Guru - Sudah Siapkah?

Seluruh guru di bawah naungan Dinas Pendidikan (Diknas) Kota Malang harus siap-siap untuk hijrah ke sekolah lain. Ini seiring adanya kebijakan diknas yang akan memeratakan kualitas guru di seluruh sekolah. Program ini untuk menjaga kualitas pendidikan di Kota Malang agar merata. Tidak ada sekolah yang kualitasnya sangat menonjol karena guru yang berkualitas menumpuk di sekolah tersebut. Sementara di sisi lain masih ada sekolah yang jauh tertinggal secara kualitas.
Sebagai langkah awal, Diknas akan melakukan pemetaan terhadap kemampuan guru-guru di Kota Malang. Pemetaan tersebut akan dijadikan sebagai upaya untuk membenahi mutu penendidikan di kota ini.
Kabid Fungsional Tenaga Kependidikan Diknas Kota Malang Zubaidah kemarin mengatakan, pemetaan guru ini adalah program nasional. Program ini dilakukan setelah rakor peningkatan dan penjaminan mutu pendidikan quality assurance 2010-2040 yang digelar 29 Agustus lalu di Sidoarjo yang diselenggarakan oleh lembaga penjaminan mutu pendidikan (LPMP) Jatim bekerja sama dengan dirjen peningkatan mutu pendidikan dan tenaga pendidikan diknas.
Pemetaan sudah mulai dilakukan, diawali dengan sosialisasi kepada para kepala sekolah. Selanjunya, diknas akan menerjunkan tim pengawas yang akan menyebarkan angket kepada seluruh guru. Setelah itu akan dievaluasi untuk memetakan kemampuan guru-guru itu. Hasilnya, akan dikelompokkan dalam empat kategori. Kategori pertama yang memiliki kemampuan dasar, kedua kemampuan menengah, lanjutan dan kemampuan tinggi.
Setelah melihat kelompok kemampuan guru itu, diknas akan melihat kualitas guru di tiap sekolah. Jika di sekolah itu kemampuan guru dinilai tidak merata, maka akan diratakan. Misalnya, ada sekolah yang kemampuan gurunya banyak yang dasar. Lalu di satu sekolah kemampuan gurunya tinggi, maka diknas akan memeratakan kemampuan guru itu. Dengan cara ini diharapkan, mutu pendidikan di Kota Malang juga akan merata.

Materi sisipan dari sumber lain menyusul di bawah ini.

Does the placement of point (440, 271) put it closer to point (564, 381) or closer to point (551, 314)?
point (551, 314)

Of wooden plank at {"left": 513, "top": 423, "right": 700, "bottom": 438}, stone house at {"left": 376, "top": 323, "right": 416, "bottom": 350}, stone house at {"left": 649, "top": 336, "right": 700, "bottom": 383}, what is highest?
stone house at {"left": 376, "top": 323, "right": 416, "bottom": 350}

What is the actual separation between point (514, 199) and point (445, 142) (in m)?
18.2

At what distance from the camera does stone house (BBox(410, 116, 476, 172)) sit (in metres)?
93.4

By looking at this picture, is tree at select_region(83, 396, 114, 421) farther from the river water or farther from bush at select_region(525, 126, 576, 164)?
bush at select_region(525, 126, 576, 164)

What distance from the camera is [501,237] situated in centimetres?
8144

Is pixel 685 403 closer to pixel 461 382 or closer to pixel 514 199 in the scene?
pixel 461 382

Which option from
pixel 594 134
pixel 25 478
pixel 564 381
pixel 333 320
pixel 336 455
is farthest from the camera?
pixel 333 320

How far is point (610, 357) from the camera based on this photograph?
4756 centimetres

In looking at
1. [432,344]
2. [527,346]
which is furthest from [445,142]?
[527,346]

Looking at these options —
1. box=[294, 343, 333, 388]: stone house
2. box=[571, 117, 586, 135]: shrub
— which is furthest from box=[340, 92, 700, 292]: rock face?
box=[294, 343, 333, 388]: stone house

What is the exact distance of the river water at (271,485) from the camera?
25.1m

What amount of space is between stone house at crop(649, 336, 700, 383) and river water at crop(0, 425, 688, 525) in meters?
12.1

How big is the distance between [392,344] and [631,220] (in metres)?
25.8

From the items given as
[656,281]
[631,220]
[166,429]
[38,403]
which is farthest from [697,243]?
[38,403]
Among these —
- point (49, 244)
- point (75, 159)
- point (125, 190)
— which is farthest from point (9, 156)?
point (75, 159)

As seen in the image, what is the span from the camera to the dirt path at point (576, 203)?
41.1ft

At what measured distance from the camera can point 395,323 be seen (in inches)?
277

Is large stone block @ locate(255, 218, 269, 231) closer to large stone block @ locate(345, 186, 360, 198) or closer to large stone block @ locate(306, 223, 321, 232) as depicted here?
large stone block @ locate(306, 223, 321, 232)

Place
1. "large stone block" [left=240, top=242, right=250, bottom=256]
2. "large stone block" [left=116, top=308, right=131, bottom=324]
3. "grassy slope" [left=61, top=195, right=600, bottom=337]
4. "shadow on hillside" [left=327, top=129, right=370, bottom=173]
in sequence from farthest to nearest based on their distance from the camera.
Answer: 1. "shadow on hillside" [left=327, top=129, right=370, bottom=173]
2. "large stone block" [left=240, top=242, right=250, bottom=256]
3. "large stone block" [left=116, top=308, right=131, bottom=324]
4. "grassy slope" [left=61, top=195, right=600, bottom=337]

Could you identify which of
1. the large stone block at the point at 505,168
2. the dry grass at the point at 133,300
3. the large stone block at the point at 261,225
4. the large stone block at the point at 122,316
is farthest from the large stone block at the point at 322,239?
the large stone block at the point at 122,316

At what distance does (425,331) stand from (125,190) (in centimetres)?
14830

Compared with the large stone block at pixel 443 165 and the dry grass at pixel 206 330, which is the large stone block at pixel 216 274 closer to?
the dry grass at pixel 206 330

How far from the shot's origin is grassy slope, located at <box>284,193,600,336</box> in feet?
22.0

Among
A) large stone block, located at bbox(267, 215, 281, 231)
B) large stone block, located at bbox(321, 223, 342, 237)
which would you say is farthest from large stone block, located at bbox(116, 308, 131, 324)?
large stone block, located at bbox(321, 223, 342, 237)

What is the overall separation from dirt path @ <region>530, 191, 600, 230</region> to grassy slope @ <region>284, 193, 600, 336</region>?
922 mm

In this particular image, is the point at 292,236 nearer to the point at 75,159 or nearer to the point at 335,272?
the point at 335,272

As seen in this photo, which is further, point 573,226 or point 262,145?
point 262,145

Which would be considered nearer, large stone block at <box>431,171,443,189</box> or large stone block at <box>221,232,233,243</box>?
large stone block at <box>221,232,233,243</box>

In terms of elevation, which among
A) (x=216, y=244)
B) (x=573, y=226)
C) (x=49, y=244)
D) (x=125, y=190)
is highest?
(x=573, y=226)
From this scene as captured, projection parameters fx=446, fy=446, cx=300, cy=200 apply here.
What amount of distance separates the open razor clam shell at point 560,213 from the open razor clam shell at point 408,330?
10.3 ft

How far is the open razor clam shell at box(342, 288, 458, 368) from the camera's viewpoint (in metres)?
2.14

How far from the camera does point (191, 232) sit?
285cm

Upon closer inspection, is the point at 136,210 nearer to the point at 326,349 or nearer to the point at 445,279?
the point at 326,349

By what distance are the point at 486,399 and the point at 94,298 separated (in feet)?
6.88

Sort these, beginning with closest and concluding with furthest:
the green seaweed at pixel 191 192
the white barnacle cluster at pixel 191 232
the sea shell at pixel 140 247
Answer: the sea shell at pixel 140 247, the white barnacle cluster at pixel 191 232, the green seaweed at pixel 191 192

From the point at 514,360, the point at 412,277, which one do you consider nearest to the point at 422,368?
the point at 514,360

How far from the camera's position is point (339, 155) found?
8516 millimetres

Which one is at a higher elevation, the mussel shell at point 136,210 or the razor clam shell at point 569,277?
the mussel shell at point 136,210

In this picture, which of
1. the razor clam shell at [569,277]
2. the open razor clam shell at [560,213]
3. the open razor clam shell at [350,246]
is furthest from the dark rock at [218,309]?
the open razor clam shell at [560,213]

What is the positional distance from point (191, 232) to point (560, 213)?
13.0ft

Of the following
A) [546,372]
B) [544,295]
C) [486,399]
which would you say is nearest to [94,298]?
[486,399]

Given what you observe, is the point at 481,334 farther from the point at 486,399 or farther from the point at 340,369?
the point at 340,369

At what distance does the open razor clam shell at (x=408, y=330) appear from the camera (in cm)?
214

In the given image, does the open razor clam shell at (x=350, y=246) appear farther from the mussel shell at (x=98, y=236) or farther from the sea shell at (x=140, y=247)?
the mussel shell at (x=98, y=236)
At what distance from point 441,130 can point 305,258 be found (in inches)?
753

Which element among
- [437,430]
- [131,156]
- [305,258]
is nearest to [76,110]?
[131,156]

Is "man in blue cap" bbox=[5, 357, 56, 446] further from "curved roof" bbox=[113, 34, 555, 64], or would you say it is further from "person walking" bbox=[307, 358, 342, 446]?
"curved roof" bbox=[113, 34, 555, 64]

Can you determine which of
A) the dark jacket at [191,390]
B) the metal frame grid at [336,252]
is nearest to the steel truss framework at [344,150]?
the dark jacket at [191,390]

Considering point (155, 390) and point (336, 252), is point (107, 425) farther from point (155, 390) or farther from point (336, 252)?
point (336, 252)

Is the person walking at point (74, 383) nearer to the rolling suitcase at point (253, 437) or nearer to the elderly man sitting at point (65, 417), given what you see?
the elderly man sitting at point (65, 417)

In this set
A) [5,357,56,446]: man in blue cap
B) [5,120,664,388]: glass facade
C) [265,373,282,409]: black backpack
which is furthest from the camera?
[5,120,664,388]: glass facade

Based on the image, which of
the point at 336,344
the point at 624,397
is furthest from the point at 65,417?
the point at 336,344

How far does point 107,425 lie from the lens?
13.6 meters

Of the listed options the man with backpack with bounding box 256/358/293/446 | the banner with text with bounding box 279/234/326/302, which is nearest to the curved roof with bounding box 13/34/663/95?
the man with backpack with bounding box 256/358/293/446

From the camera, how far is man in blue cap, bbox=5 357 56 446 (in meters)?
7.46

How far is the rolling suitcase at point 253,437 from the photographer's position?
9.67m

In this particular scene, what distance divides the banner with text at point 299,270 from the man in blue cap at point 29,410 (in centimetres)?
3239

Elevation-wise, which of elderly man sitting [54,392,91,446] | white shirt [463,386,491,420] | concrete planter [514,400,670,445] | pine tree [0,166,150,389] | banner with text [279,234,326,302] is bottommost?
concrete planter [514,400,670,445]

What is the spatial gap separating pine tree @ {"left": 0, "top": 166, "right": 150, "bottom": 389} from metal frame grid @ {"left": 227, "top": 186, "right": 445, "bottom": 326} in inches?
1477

Apakah ada jaminan pemindahan para guru nanti tanpa ada unsur suka tidak suka? Zubaidah mengatakan, hal itu tidak ada. Alasan dia, pertimbangan pemindahan sama sekali bukan karena suka tidak suka, tetapi murni berdasarkan pertimbangan untuk meningkatkan mutu pendidikan. Untuk itu, dia juga meminta, semua guru harus siap dipindahkan kemana saja.
Bagaimana kalau ada siswa atau orang tua yang menolak jika ada guru yang dipindah. Semua pihak harus memahami kebijakan ini. "Diknas membuat kebijakan berdasarkan aturan, bukan berdasarkan keinginan seseorang".
Diknas harus Berhati-Hati
Ketua musyawarah kerja kepala sekolah (MKKS) SMAN Kota Malang Tri Suharno berharap diknas benar-benar melakukan kajian yang mendalam dan matang serta hati-hati. Karena, perpindahan itu juga akan membawa akibat yang kurang pas jika salah menempatkan.
Dia mencontohkan, untuk guru-guru MIPA yang dari sekolah rintisan sekolah bertaraf internasional (RSBI) lalu dipindah ke sekolah non-RSBI, maka bisa jadi kompetensi guru dari sekolah RSBI itu kurang bisa diterima oleh para siswa di sekolah non-RSBI itu. "Menurut saya ini perlu diperhatikan," ujar kepala SMAN 4 Kota Malang ini.
Sebaliknya, kata Tri, guru dari sekolah non-RSBI akan kesulitan jika harus mengajar di sekolah RSBI yang memiliki standar berbeda. Jika yang terjadi demikian, maka sesungguhnya akan disayangkan jika penempatan itu tidak didasarkan kepada kebutuhan dan kompetensi guru. Karena, untuk guru RSBI kemampuannya bisa jadi akan banyak yang tidak bisa diterapkan. Sedangkan guru non-RSBI harus memenuhi kekurangannya itu. "Tapi kalau untuk guru non-MIPA mungkin tidak terlalu ada masalah," ujar dia.